Over the past two years, there’s been bipartisan support for legislation regarding campus sexual assault policy from Nova Scotia’s opposition parties. In May 2015, the NDP introduced Bill 114—the Safer Universities and Colleges Act—which called on all universities to develop sexual assault policy and publicly collect and report data regarding sexual violence on campus. Last November, the Progressive Conservative Party introduced Bill 56—the Sexual Violence Action Plan Act—which included similar calls to action.

Neither bill passed to a second reading.

“We take the issue of sexual violence very seriously, and government launched the province’s first sexual violence strategy in 2015,” writes Jarrett.

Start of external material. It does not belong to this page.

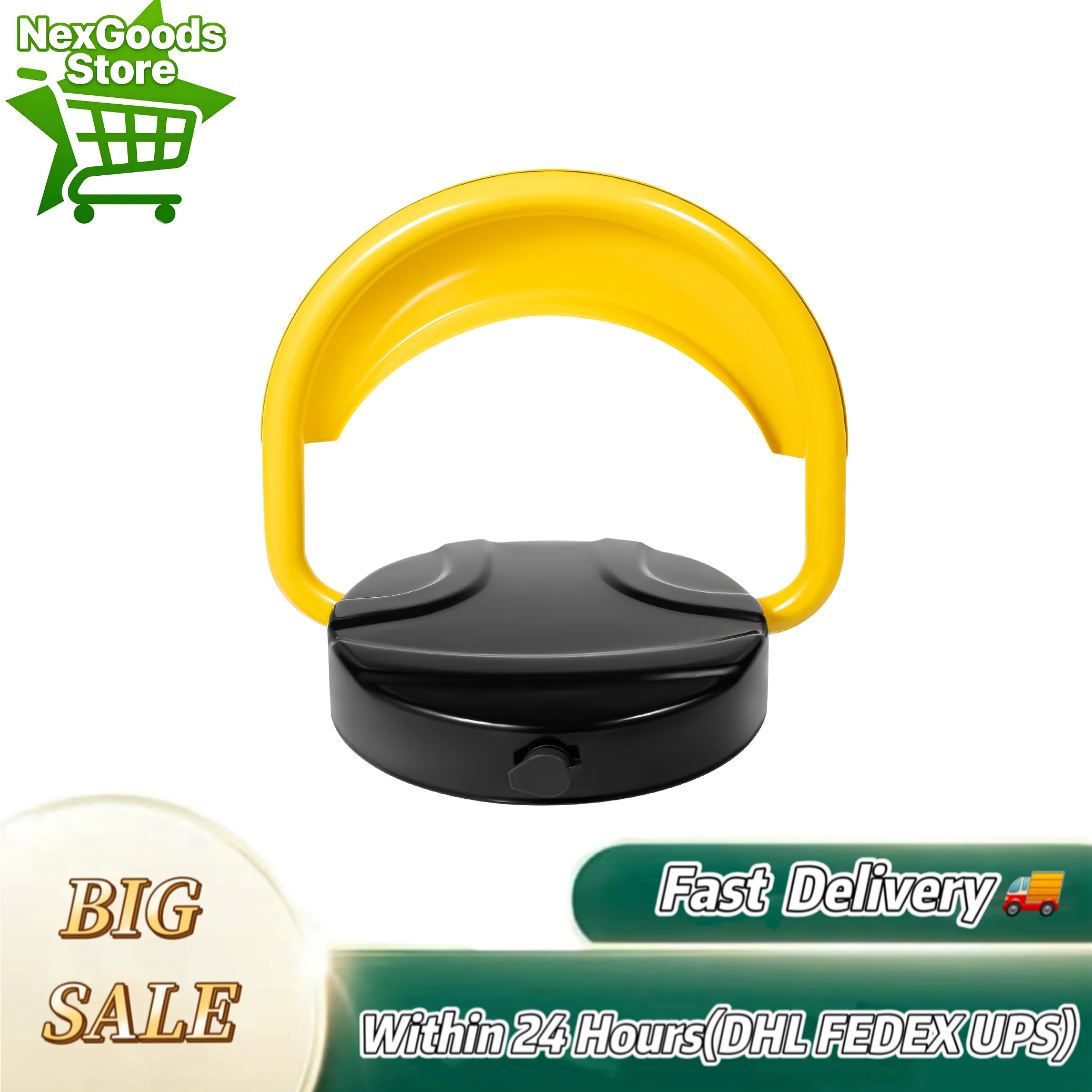 Garage Parking Aid with Remote Control Automatic Parking Spot Guard Anti-collision Design IP67 Waterproof Alarm Function
Garage Parking Aid with Remote Control Automatic Parking Spot Guard Anti-collision Design IP67 Waterproof Alarm Function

The department’s statement had no further comments.

But McNally says the mandate in the MOU hasn’t been enough to serve the needs of students. “Originally, students were asking that legislation include mandatory training for faculty, administration and staff as well as public reporting of incidents of sexual assault,” she says. None of these conditions are included in the MOU but are considered benchmarks of good policy by the CFS.

The South House sexual and gender resource center has been involved in the development of sexual assault policies at Dalhousie and King’s, as well as the development of Dalhousie’s student-funded survivor support centre. According to outreach and education coordinator Rebecca Stuckey, developing policy under the non-binding mandate of the MOU is a slow process. Legislation, she believes, would give universities the motivation to develop more effective policies.

“Not only will it make sure that policies are in place, but passing good legislation means they also have the ability to mandate what should be included in those policies,” says Stuckey. “They can make sure that students’ and survivors’ voices are being heard on campus, that survivor-centric, trauma-informed policies are being passed and that review processes are being followed.”

McNally says it should not fall on students to determine whether legislation is more effective than the MOU. “Students need to be on campuses with strong sexual assault policies, with strong support systems and have campuses that are willing to tackle this very pervasive issue,” she says. “Students who are studying on campuses in this province deserve to feel safe.”